_STATED EXERCISE:_
Reproduce the lines below word for word, from the line containing "From what you" up to and including the line containing "the point at 370,298, the".
-- STORED ROWS start --
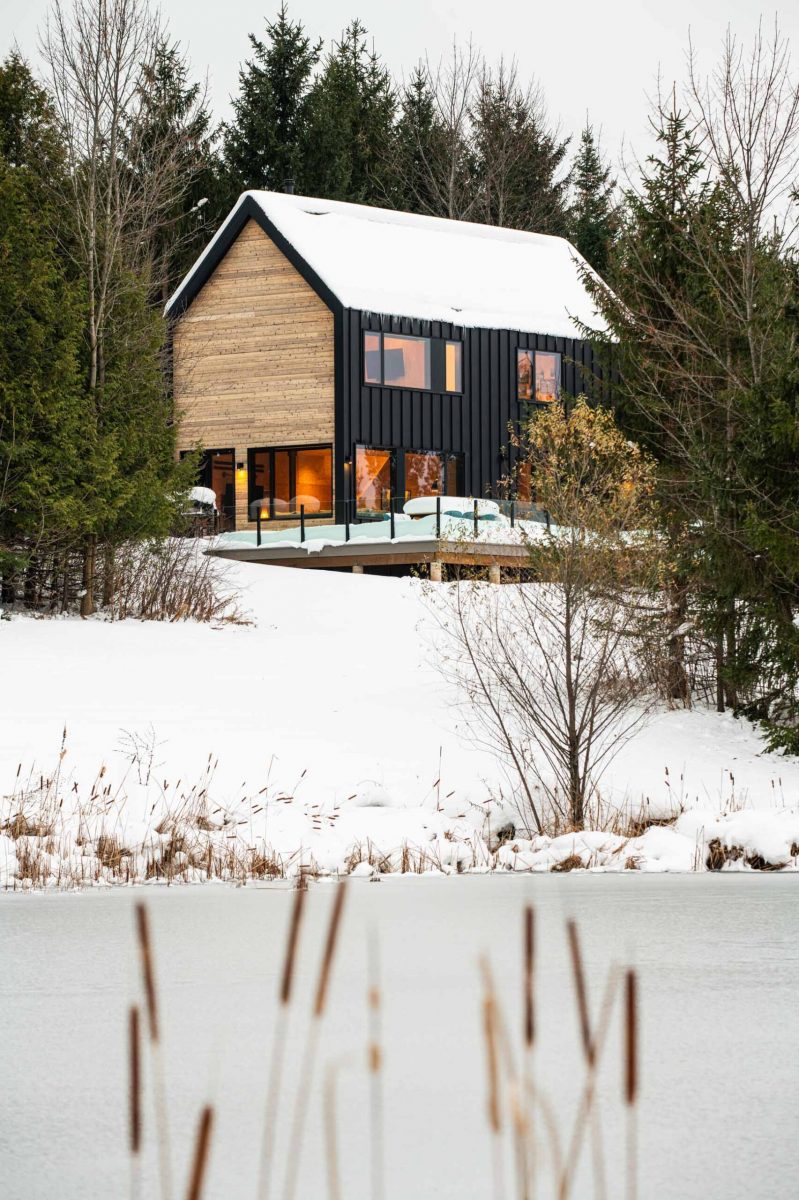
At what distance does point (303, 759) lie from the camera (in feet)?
52.3

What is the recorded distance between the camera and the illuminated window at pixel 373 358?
37969 millimetres

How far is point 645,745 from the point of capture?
17875 mm

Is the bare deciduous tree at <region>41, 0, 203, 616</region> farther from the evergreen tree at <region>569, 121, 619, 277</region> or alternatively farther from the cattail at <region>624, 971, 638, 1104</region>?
the evergreen tree at <region>569, 121, 619, 277</region>

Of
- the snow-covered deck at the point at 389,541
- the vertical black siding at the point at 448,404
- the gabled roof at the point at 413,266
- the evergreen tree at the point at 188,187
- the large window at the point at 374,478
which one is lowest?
the snow-covered deck at the point at 389,541

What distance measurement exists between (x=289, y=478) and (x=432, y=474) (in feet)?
11.2

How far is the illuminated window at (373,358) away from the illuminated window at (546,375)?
4.39 m

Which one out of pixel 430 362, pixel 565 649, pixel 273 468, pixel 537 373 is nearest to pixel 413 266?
pixel 430 362

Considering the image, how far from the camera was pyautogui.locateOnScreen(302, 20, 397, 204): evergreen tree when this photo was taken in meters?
52.2

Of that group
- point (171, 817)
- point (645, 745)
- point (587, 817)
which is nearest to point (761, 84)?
point (645, 745)

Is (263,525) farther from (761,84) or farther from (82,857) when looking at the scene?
(82,857)

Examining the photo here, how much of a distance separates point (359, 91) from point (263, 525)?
86.0 feet

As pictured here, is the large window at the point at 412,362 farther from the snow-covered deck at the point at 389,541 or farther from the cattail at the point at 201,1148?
the cattail at the point at 201,1148

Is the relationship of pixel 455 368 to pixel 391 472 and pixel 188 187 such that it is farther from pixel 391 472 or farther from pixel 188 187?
pixel 188 187

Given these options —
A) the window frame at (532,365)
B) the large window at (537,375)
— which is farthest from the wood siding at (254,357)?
the large window at (537,375)
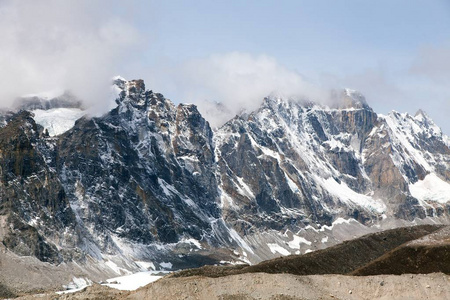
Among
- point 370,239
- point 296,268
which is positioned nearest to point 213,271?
point 296,268

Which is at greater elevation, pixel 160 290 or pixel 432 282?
pixel 160 290

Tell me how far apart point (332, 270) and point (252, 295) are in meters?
67.9

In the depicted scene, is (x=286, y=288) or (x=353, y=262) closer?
(x=286, y=288)

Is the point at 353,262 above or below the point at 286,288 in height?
above

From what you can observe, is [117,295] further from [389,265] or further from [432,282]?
[389,265]

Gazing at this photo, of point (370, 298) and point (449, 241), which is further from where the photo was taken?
point (449, 241)

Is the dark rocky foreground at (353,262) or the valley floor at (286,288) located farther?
the dark rocky foreground at (353,262)

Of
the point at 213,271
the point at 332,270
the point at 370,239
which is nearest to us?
the point at 213,271

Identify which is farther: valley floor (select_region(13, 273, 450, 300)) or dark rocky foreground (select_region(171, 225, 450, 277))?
dark rocky foreground (select_region(171, 225, 450, 277))

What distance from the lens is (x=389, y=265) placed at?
130375mm

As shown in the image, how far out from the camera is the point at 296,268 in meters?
142

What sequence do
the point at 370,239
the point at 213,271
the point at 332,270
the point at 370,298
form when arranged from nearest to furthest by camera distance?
the point at 370,298, the point at 213,271, the point at 332,270, the point at 370,239

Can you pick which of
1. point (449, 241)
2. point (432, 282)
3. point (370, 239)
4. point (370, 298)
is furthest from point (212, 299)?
point (370, 239)

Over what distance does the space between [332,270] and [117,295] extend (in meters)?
68.7
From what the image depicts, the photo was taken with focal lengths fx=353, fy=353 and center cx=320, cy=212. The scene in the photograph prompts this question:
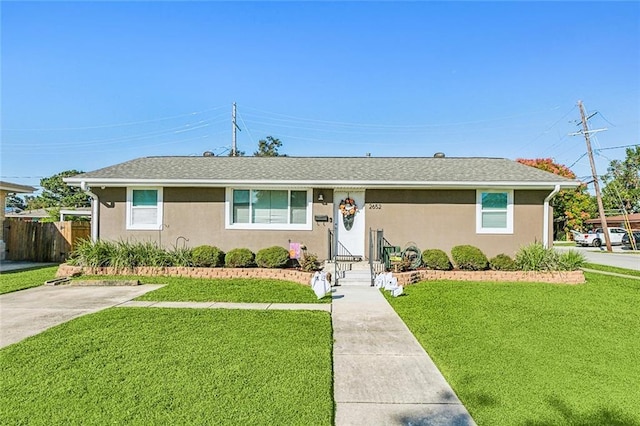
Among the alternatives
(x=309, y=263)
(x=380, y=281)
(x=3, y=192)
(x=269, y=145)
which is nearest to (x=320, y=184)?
(x=309, y=263)

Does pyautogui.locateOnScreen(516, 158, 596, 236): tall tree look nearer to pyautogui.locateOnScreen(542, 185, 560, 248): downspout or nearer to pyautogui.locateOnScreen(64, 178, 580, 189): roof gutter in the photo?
pyautogui.locateOnScreen(542, 185, 560, 248): downspout

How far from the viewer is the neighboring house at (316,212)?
10.7 metres

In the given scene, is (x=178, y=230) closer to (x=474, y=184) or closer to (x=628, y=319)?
(x=474, y=184)

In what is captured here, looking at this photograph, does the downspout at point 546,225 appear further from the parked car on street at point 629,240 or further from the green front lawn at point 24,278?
the parked car on street at point 629,240

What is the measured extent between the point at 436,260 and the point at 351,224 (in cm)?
270

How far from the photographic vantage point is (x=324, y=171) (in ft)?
37.9

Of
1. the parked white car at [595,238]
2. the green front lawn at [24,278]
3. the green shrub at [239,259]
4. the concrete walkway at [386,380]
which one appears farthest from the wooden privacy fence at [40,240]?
the parked white car at [595,238]

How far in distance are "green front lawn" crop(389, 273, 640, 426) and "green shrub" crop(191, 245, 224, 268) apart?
5228 millimetres

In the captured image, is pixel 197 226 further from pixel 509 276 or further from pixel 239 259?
pixel 509 276

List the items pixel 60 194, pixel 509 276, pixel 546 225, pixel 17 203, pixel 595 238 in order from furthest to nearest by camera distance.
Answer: pixel 17 203
pixel 60 194
pixel 595 238
pixel 546 225
pixel 509 276

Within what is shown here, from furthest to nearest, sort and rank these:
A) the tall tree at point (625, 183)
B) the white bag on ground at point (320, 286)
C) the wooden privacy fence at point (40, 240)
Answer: the tall tree at point (625, 183)
the wooden privacy fence at point (40, 240)
the white bag on ground at point (320, 286)

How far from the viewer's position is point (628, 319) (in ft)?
19.4

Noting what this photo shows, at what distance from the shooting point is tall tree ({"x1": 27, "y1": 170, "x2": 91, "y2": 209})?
41594 mm

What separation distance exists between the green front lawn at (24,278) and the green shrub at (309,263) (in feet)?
21.2
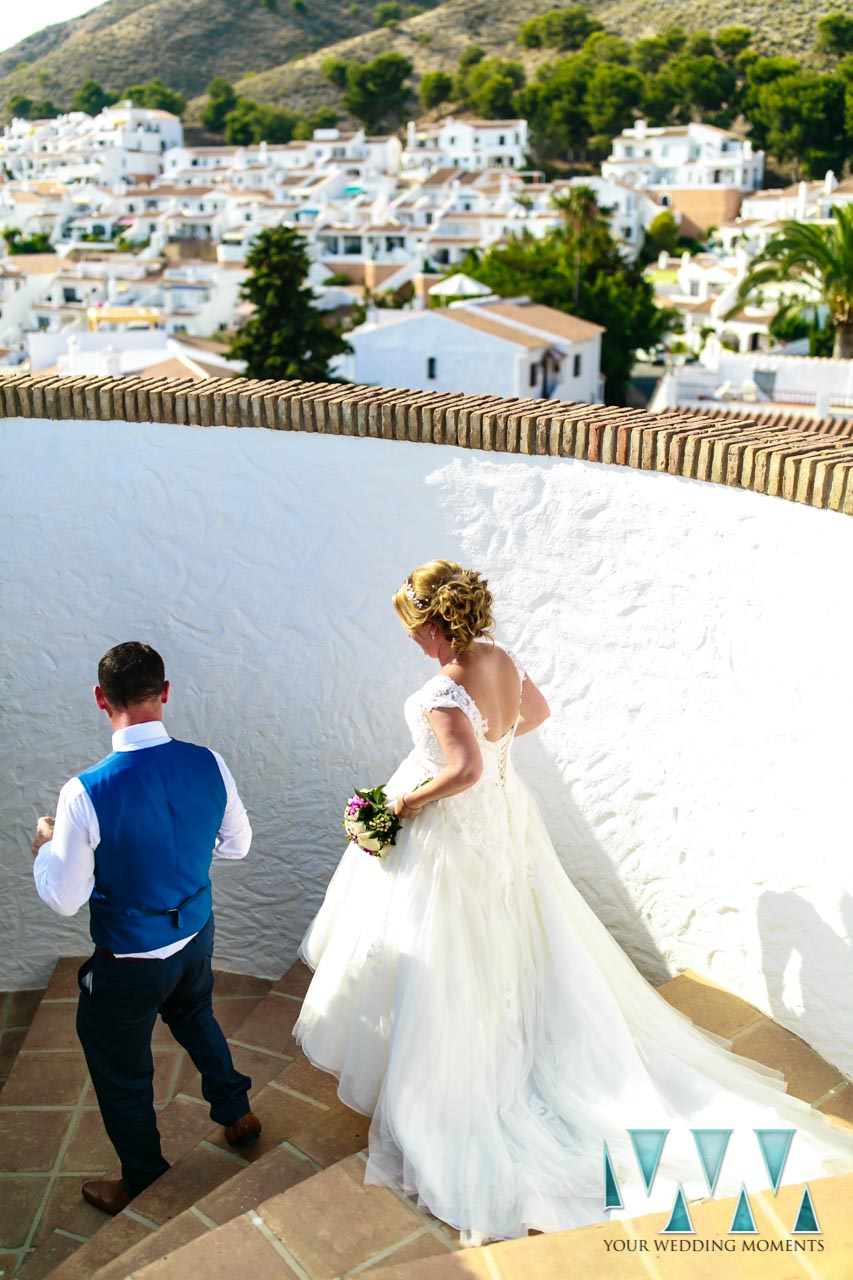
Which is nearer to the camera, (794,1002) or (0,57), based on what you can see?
(794,1002)

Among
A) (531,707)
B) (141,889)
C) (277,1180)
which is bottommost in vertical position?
(277,1180)

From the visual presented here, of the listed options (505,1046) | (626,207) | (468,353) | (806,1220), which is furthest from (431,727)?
(626,207)

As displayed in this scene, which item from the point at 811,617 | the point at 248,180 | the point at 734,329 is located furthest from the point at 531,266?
the point at 811,617

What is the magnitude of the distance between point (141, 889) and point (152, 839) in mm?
129

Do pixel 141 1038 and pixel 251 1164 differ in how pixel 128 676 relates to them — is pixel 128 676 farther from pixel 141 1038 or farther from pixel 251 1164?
pixel 251 1164

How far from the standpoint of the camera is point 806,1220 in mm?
2174

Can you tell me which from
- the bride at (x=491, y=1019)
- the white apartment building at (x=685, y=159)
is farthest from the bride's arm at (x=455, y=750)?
the white apartment building at (x=685, y=159)

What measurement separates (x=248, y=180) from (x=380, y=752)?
232ft

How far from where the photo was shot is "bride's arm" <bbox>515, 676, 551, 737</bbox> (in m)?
3.18

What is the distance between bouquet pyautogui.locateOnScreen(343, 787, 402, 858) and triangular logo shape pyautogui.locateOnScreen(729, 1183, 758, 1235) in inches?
47.7

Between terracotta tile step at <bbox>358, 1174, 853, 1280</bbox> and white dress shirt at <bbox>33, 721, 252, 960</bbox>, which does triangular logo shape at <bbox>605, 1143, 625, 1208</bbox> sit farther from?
white dress shirt at <bbox>33, 721, 252, 960</bbox>

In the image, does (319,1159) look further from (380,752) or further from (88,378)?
(88,378)

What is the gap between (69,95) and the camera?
101000 millimetres

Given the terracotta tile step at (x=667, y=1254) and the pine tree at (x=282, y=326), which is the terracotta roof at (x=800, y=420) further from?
the pine tree at (x=282, y=326)
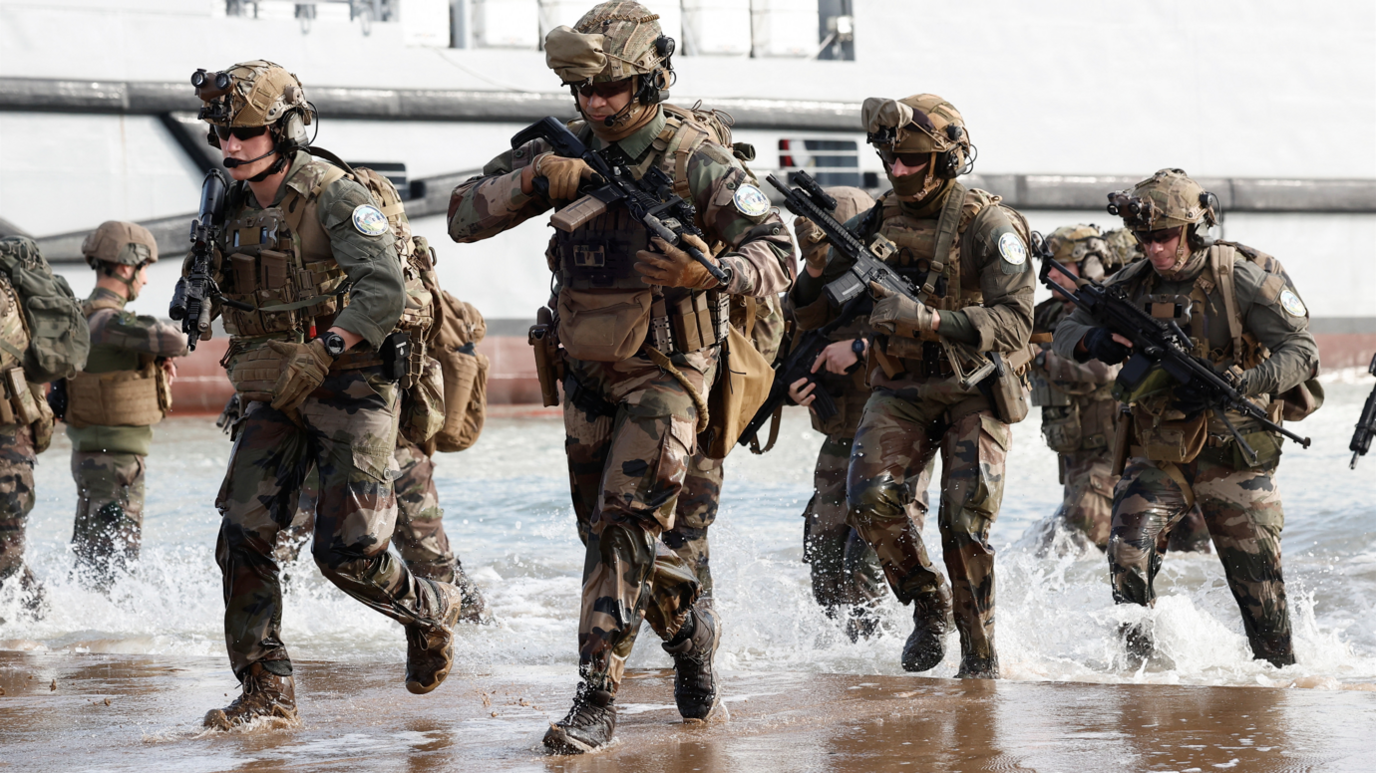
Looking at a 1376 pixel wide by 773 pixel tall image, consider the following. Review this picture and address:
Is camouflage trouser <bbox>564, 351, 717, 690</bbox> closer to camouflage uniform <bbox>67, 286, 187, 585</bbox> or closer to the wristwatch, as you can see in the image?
-- STORED ROWS end --
_FINAL ANSWER:_
From what you can observe, is [117,295] further from [389,265] or further from [432,282]?
[389,265]

Gazing at this photo, of point (370, 298) and point (449, 241), which is further from where the photo was taken?
point (449, 241)

Is the dark rocky foreground at (353,262) or the valley floor at (286,288) located farther?
the dark rocky foreground at (353,262)

Of
the point at 213,271
the point at 332,270
the point at 370,239
which is nearest to us?
the point at 213,271

Identify which is farther: valley floor (select_region(13, 273, 450, 300)) or dark rocky foreground (select_region(171, 225, 450, 277))?
dark rocky foreground (select_region(171, 225, 450, 277))

What distance from the lens is (x=389, y=265) placed at?
130375mm

As shown in the image, how far out from the camera is the point at 296,268 in meters?
142

What sequence do
the point at 370,239
the point at 213,271
the point at 332,270
the point at 370,298
form when arranged from nearest to furthest by camera distance?
the point at 370,298, the point at 213,271, the point at 332,270, the point at 370,239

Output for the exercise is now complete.